- REQUIRED ACTION 1 -
In the manatee tour account, what swimming technique are visitors told to use?
- REQUIRED ACTION 2 -
Pick up the account of the Crystal River manatee tour after its last line and keep writing it.

- DOCUMENT EXTRACT -
◇ ◇ ◇ ◇ ◇

After lunch we continued on to Crystal River, where our tour was taking place. We checked in with a kind, bleach blonde, very leathery looking fellow who had a haircut from the ’80s, and he sat us down with a family of three – a couple and their friendly teenage daughter from Saratoga Spring, NY- and we watched a brief movie about how not to be an idiot when swimming with the gentle giants of the sea.

  • Don’t kick up the bottom when you’re in shallow water (and it’s mostly shallow water)
  • Use a dog-paddle technique and keep your hands under the surface of the water
  • Whisper only, if you have to talk at all
  • Do not chase or swim down to the manatee
  • If a manatee is nursing it’s baby, leave it alone completely.
  • You can touch the manatee but only if he passes by you
  • Hang out in a dead man’s float and wait for them to come to you.

◇ ◇ ◇ ◇ ◇

- RAW DATA -
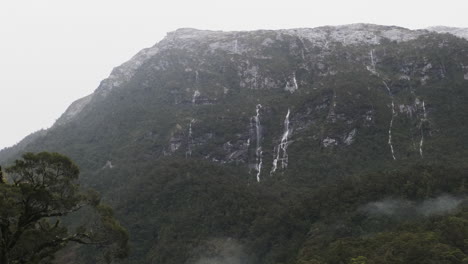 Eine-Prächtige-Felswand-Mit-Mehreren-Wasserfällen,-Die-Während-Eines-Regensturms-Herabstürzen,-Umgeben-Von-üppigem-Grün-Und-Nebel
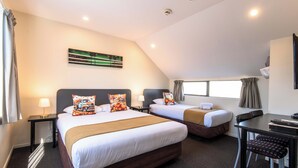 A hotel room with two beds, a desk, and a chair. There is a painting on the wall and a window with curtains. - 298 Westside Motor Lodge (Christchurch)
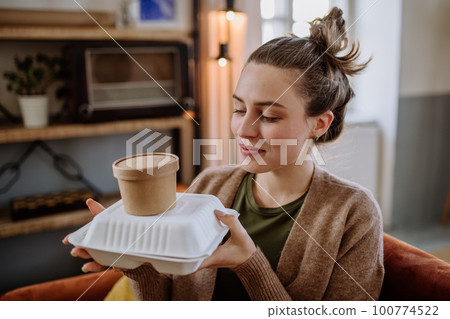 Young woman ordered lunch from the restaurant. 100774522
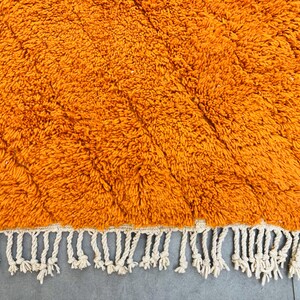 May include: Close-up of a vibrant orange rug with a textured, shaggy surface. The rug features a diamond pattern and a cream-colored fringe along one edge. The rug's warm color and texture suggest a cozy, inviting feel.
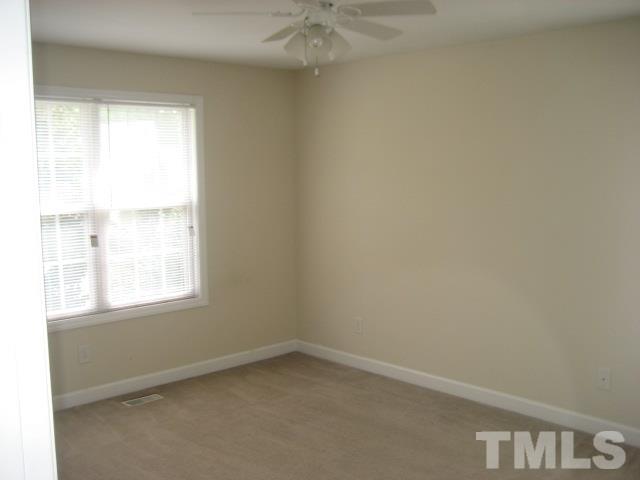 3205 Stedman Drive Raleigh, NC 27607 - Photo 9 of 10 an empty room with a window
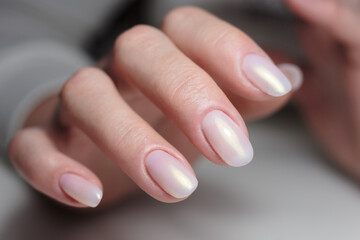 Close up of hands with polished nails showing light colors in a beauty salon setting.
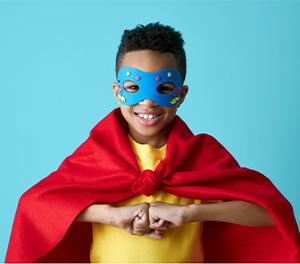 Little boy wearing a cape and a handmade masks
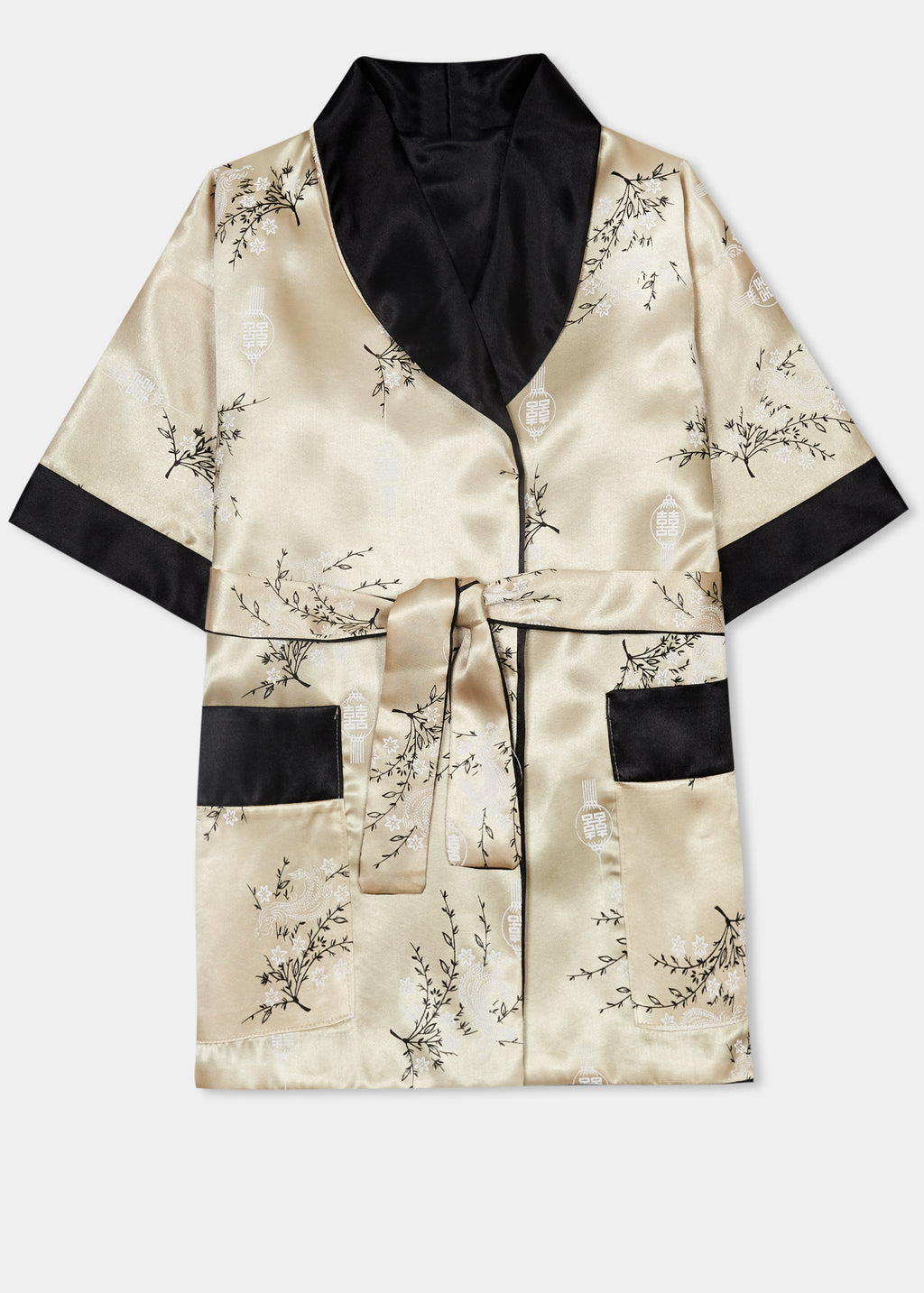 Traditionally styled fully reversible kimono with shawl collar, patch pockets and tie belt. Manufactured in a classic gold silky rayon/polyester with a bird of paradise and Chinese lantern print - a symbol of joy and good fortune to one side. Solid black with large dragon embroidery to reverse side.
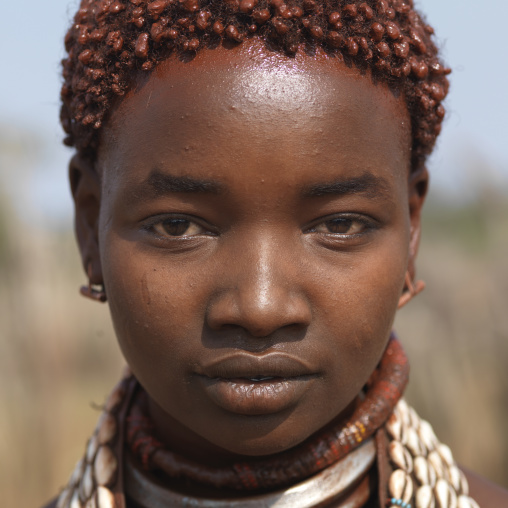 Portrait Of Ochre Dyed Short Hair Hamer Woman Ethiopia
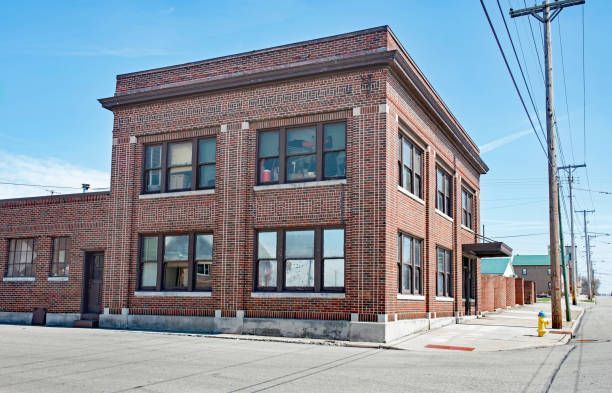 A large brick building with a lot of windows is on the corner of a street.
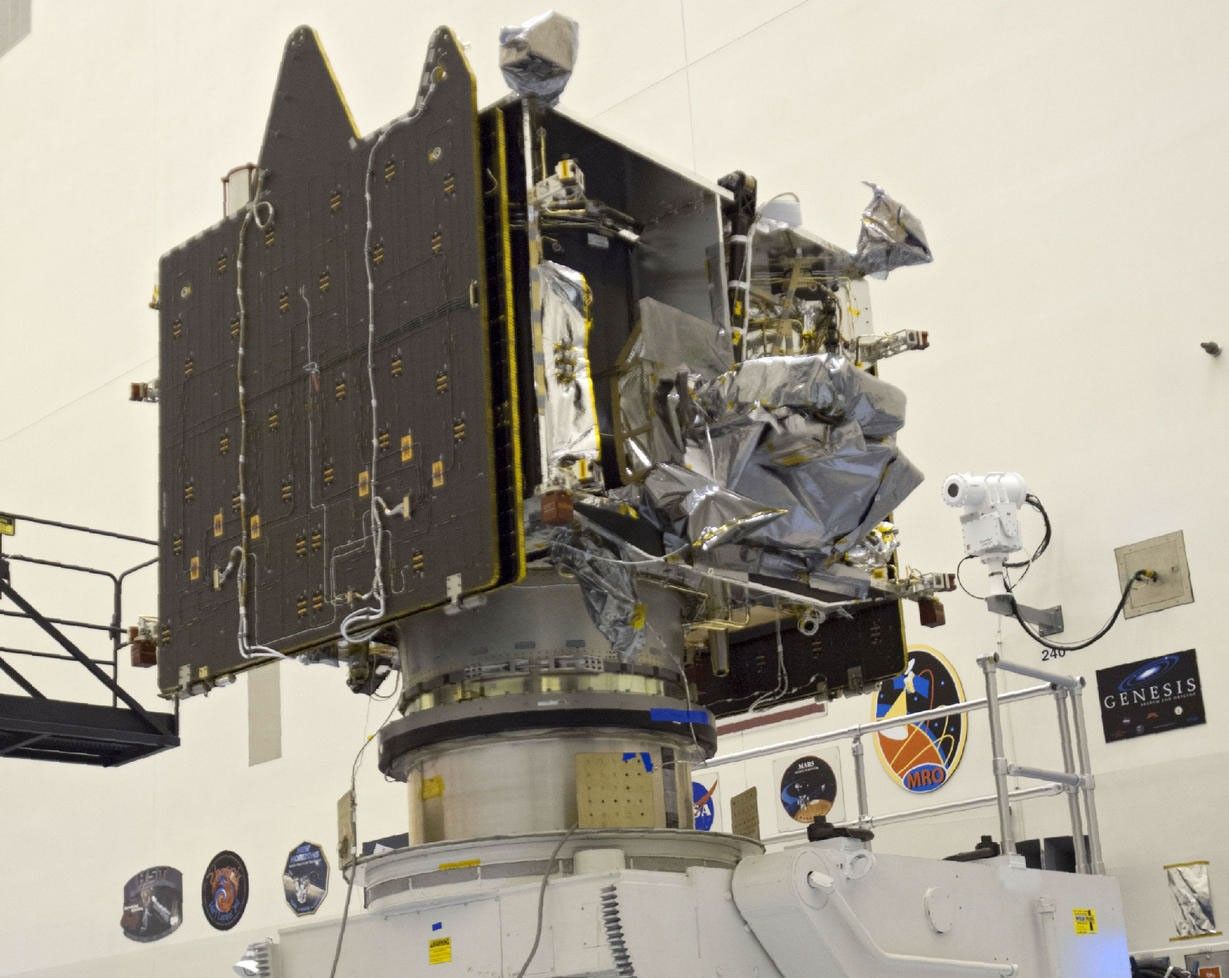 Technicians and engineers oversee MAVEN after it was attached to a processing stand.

◇ ◇ ◇ ◇ ◇

- TASK ANSWER 1 -
A dog-paddle technique, keeping the hands under the surface of the water.

- TASK ANSWER 2 -
When the video was over, we were told the rules again. We were reminded that they are shy animals and start easily.

We were given wetsuits to wear for the three hour outing. Here’s where things got nerve-wracking for me; In theory my pump is waterproof, but it’s not a risk I’m willing to take. So, I put my wet suit on up to my waist, and planned on disconnecting from my pump (which at the time connected to me via it’s 2.5 foot long tiny tubing between my hip and bellybutton) right before going into the water, putting the wetsuit on the rest of the way, and just hoping my sugars don’t rise like crazy over the next few hours and make me feel sick (the pump gives me a very small amount of insulin at all times to keep me level, which is what your functioning pancreas does).

Taking the wetsuit off to “plug-in” the pump again and take a small dose of insulin if I needed would be very difficult considering it’s wet, snug fit.

In the end, oddly, my sugars stayed comfortably low. Maybe I was shivering so much in the cold that I was burning sugar? I have no idea. But in the end it all worked out just fine. In the many years I have been using a pump, I have never gone so many hours disconnected from it at one time!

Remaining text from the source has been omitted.